> _What you have to do_
Locate every line in the records that contains the word "stump" and copy each of those lines.

> _Available records_
## begin
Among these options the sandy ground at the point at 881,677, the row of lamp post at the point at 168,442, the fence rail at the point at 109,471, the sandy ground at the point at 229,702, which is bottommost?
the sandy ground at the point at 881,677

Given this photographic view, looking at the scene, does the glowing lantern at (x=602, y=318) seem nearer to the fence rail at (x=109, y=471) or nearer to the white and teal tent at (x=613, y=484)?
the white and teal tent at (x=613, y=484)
## end
## begin
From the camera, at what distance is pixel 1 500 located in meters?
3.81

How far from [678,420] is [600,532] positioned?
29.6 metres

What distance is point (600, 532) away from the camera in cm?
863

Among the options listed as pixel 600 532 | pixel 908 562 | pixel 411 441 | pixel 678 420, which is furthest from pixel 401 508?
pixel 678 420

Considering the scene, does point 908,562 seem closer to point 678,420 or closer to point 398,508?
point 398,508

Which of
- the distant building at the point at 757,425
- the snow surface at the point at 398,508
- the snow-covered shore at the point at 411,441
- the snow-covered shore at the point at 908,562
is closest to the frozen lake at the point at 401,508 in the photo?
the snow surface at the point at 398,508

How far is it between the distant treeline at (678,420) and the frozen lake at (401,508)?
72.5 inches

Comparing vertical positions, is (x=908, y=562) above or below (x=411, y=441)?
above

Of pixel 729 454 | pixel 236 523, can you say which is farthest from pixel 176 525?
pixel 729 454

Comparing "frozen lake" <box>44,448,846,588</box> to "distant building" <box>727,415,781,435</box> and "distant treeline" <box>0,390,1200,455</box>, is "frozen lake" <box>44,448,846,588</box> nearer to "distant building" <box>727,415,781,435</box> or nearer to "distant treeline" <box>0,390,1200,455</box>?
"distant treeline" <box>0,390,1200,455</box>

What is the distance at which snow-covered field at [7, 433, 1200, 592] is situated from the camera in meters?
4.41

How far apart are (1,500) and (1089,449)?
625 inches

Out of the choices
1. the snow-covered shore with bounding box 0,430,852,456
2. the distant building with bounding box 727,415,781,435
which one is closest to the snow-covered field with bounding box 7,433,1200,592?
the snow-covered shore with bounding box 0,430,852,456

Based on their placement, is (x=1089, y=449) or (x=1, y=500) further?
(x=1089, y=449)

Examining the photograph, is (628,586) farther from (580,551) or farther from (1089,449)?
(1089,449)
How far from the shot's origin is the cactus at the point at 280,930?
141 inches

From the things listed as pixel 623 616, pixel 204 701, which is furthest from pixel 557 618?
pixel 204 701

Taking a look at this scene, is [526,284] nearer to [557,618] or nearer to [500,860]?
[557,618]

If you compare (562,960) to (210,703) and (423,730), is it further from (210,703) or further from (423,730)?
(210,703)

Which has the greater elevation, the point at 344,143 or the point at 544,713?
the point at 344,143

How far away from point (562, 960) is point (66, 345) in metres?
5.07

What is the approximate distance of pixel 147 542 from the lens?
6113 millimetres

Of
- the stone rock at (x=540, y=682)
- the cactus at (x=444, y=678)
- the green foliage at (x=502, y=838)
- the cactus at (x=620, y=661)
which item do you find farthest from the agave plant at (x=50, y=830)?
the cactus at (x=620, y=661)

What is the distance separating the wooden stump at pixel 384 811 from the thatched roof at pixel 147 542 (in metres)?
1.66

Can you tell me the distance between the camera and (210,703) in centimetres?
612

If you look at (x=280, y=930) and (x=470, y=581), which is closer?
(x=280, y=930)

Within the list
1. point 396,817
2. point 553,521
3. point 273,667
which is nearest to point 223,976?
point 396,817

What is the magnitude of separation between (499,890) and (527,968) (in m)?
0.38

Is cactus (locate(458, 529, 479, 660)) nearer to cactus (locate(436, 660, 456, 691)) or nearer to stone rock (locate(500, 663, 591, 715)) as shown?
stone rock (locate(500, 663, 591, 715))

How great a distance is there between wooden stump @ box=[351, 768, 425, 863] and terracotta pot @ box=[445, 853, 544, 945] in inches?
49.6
## end
> _Output for this exercise_
What is the distance separating the wooden stump at pixel 384 811 from the thatched roof at pixel 147 542 (in metres)?
How great a distance is there between wooden stump @ box=[351, 768, 425, 863] and terracotta pot @ box=[445, 853, 544, 945] in inches?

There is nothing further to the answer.